Os grupos fictícios HUNTR/X e Saja Boys, do musical animado *KPop Demon Hunters*, estão fazendo história ao conquistar seis entradas na Billboard Hot 100, incluindo um hit no top 40. Essa ascensão surpreendente marca um feito inédito para personagens não reais, refletindo o impacto cultural que a produção animada está gerando.
A série, disponível na Netflix, tem atraído a atenção do público, especialmente por sua abordagem inovadora ao universo do K-pop. Ambos os grupos estão alcançando um sucesso que muitos ícones do K-pop real ainda não conseguiram, destacando-se nas paradas musicais de forma impressionante. O fenômeno gerou discussões sobre a autenticidade e a relevância dos personagens, que, apesar de fictícios, ressoam com a audiência.
Em um episódio do podcast *Greatest Pop Stars*, o apresentador Andrew Unterberger e a editora assistente da Billboard, Abby Webster, analisaram o fenômeno.

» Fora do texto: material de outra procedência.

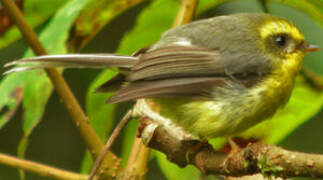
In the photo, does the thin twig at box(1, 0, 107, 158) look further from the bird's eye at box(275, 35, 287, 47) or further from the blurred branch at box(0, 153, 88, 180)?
the bird's eye at box(275, 35, 287, 47)

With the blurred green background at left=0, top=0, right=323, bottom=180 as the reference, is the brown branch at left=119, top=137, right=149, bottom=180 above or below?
above

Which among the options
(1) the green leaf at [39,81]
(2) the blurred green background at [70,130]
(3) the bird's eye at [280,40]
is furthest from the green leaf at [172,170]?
(2) the blurred green background at [70,130]

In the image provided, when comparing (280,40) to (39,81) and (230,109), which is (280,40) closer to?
(230,109)

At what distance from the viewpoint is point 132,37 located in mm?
2307

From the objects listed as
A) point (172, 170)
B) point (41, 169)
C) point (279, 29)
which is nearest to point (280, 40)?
point (279, 29)

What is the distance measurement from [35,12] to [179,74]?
62 cm

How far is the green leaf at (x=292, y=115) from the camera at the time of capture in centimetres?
217

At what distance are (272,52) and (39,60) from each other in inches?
34.2

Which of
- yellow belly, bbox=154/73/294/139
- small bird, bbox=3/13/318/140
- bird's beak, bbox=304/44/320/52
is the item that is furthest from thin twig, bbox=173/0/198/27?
bird's beak, bbox=304/44/320/52

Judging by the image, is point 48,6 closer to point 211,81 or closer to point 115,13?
point 115,13

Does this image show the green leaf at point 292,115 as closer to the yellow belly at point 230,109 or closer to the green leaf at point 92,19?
the yellow belly at point 230,109

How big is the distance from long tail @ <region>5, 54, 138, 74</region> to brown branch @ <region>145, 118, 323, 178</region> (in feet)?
1.14

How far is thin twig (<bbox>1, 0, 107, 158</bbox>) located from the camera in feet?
6.50

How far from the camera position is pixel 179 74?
2.12m
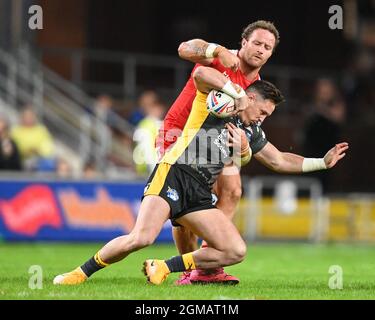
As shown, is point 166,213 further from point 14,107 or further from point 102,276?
point 14,107

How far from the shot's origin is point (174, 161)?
10695 mm

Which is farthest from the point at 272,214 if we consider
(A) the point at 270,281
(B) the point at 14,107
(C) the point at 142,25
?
(A) the point at 270,281

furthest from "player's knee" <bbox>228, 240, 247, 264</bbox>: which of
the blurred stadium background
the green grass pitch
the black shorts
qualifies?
the blurred stadium background

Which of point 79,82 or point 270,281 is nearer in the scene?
point 270,281

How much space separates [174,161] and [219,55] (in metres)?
1.12

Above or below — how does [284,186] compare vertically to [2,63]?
below

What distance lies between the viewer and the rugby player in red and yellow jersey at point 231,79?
10.4 meters

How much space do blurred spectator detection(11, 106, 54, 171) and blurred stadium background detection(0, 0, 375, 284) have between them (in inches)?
1.0

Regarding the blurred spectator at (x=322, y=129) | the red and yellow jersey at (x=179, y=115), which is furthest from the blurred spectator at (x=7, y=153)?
the red and yellow jersey at (x=179, y=115)

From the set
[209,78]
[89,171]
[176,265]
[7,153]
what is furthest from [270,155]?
[89,171]

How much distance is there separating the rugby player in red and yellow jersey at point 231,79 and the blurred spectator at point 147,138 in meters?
8.96

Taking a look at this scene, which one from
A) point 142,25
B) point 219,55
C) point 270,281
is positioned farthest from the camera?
point 142,25

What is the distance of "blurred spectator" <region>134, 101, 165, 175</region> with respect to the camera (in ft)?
67.7
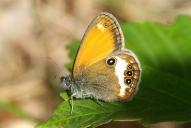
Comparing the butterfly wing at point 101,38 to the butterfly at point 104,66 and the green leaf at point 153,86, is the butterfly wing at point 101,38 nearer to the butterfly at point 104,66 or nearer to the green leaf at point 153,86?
the butterfly at point 104,66

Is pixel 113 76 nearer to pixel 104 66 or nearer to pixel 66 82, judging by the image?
pixel 104 66

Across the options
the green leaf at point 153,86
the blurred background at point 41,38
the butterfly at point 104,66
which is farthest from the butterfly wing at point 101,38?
the blurred background at point 41,38

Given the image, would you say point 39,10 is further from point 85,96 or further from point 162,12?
point 85,96

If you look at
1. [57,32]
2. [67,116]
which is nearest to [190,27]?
[67,116]

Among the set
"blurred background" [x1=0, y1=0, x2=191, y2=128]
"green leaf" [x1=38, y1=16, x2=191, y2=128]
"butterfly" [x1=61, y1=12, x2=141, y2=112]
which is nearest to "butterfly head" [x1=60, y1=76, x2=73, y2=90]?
"butterfly" [x1=61, y1=12, x2=141, y2=112]

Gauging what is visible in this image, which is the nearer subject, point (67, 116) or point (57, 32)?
point (67, 116)

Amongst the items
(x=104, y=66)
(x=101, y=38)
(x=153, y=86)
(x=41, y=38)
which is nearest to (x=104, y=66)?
(x=104, y=66)
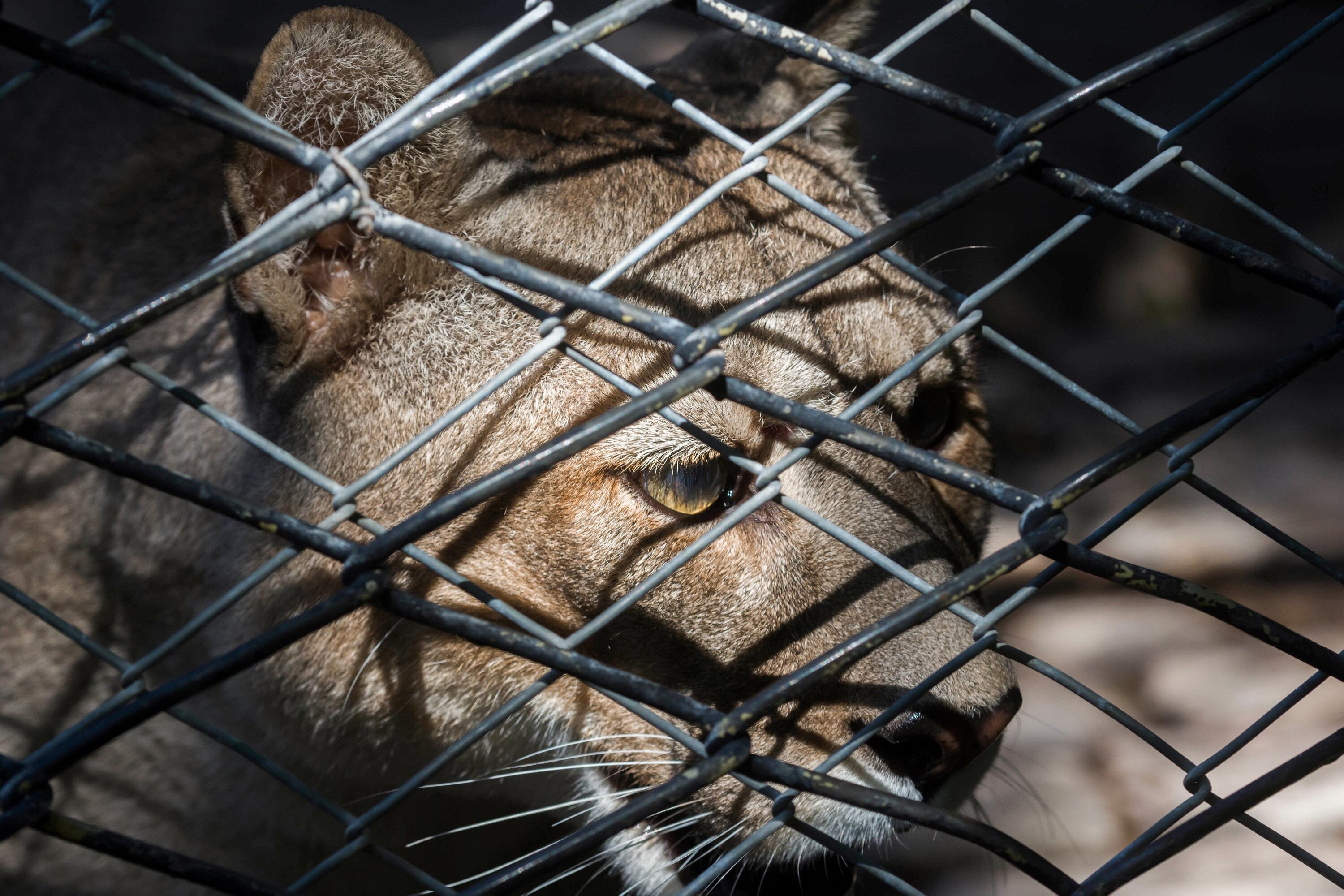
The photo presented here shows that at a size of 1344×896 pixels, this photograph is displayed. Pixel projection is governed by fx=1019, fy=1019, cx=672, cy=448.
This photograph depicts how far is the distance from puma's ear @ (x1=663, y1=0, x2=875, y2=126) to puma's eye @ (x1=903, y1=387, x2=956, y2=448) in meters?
0.84

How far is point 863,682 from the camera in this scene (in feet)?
5.97

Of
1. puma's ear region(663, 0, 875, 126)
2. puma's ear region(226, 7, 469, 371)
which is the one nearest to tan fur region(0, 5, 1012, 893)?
puma's ear region(226, 7, 469, 371)

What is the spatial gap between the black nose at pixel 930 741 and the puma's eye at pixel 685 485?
0.52 m

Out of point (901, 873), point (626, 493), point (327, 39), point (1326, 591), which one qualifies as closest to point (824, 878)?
point (626, 493)

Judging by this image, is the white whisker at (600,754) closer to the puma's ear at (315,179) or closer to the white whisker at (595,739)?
the white whisker at (595,739)

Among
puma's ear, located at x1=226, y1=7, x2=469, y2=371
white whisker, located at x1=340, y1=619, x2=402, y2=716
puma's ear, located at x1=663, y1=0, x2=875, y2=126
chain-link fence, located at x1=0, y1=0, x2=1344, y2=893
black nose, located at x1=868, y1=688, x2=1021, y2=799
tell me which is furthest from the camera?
puma's ear, located at x1=663, y1=0, x2=875, y2=126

Eles discutiram o que torna HUNTR/X e Saja Boys tão autênticos e como a série se compara a sucessos anteriores, como *Encanto*. A conversa também abordou a possibilidade de um tour real para os grupos, levantando questões sobre a viabilidade de eventos ao vivo com personagens animados.
O sucesso de *KPop Demon Hunters* não se limita apenas às paradas. A série está criando um novo espaço para a música pop, desafiando as normas tradicionais e expandindo o conceito de fandom. Com a popularidade crescente, a expectativa é que esses grupos fictícios continuem a influenciar o cenário musical, abrindo portas para novas experiências no entretenimento.